Keratin-producing odontogenic cysts (KPOCs) are a group of cystic lesions that are often aggressive, with high rates of recurrence and multifocality. KPOCs included orthokeratinised odontogenic cyst (OOC) and parakeratotic odontogenic cysts, which are now considered true tumours denominated keratocystic odontogenic tumours (KCOTs). GLUT1 is a protein transporter that is involved in the active uptake of glucose across cell membranes and that is overexpressed in tumours in close correlation with the proliferation rate and positron emission tomography (PET) imaging results.
A series of 58 keratin-producing odontogenic cysts was evaluated histologically and immunohistochemically in terms of GLUT1 expression. Different data were correlated using the beta regression model in relation to histological type and immunohistochemical expression of GLUT1, which was quantified using two different morphological methods.

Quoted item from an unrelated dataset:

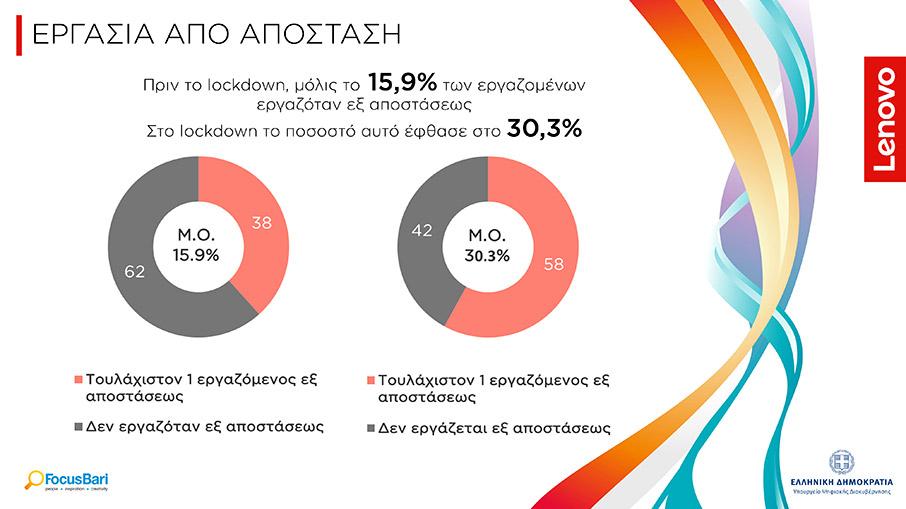 i-lenovo-paroysiazei-ton-psifiako-charti-tis-elladas-stin-epochi-toy-covid-194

KPOC cases comprised 12 OOCs and 46 KCOTs, the latter corresponding to 6 syndromic and 40 sporadic KCOTs. GLUT1 expression was very low in OOC cases compared with KCOT cases, with statistical significant differences when quantification was considered. Different GLUT1 localisation patterns were revealed by immunostaining, with the parabasal cells showing higher reactivity in KCOTs. However, among KCOTs cases, GLUT1 expression was unable to establish differences between syndromic and sporadic cases.
GLUT1 expression differentiated between OOC and KCOT cases, with significantly higher expression in KCOTs, but did not differentiate between syndromic and sporadic KCOT cases. However, given the structural characteristics of KCOTs, we hypothesised that PET imaging methodology is probably not a useful diagnostic tool for KCOTs. Further studies of GLUT1 expression and PET examination in KCOT series are needed to confirm this last hypothesis.

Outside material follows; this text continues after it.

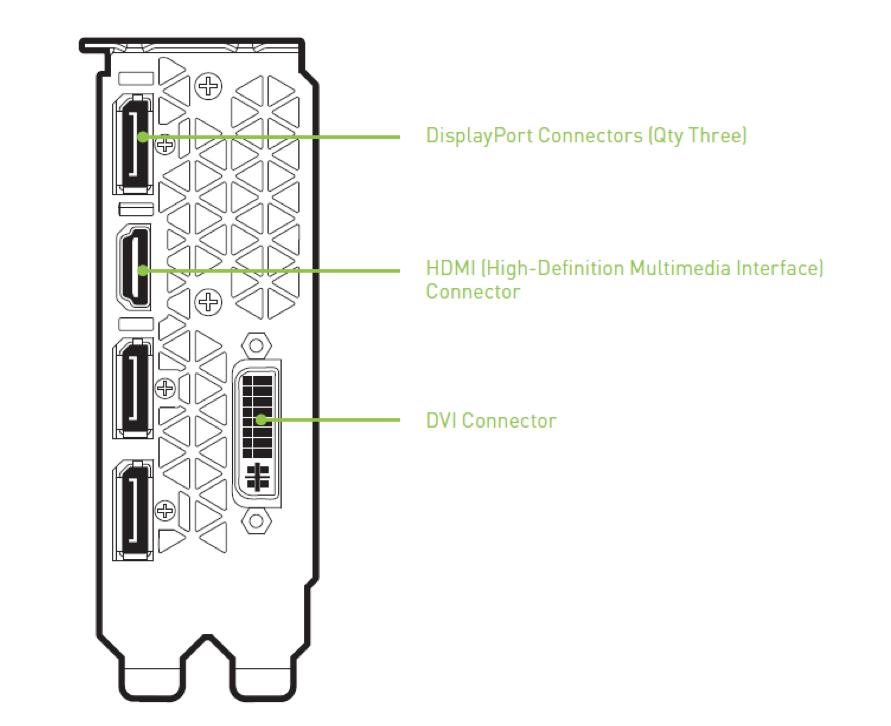 NVIDIA Graphic Card Ports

产生角蛋白的牙源性囊肿(KPOC)是一组具有侵袭性、高复发率和多灶性的囊性病变。KPOC包括正角化牙源性囊肿(OOC)和不全角化牙源性囊肿,现被认为是真正的肿瘤,称为角化囊性牙源性肿瘤(KCOT)。葡萄糖转运蛋白1(GLUT1)是一种蛋白质转运体,参与葡萄糖跨细胞膜的主动摄取,在肿瘤中过度表达,与增殖率和正电子发射断层扫描(PET)成像结果密切相关。
对一系列58例产生角蛋白的牙源性囊肿进行组织学和免疫组织化学评估,观察GLUT1表达情况。使用β回归模型将不同数据与组织学类型和GLUT1的免疫组织化学表达相关联,GLUT1表达通过两种不同的形态学方法进行量化。
KPOC病例包括12例OOC和46例KCOT,后者包括6例综合征性KCOT和40例散发性KCOT。与KCOT病例相比,OOC病例中GLUT1表达非常低,在考虑量化时具有统计学显著差异。免疫染色显示不同的GLUT1定位模式,基底旁细胞在KCOT中显示出更高的反应性。然而,在KCOT病例中,GLUT1表达无法区分综合征性和散发性病例。
GLUT1表达可区分OOC和KCOT病例,KCOT中的表达明显更高,但不能区分综合征性和散发性KCOT病例。然而,鉴于KCOT的结构特征,我们推测PET成像方法可能不是KCOT的有用诊断工具。需要对KCOT系列中的GLUT1表达和PET检查进行进一步研究以证实这一假设。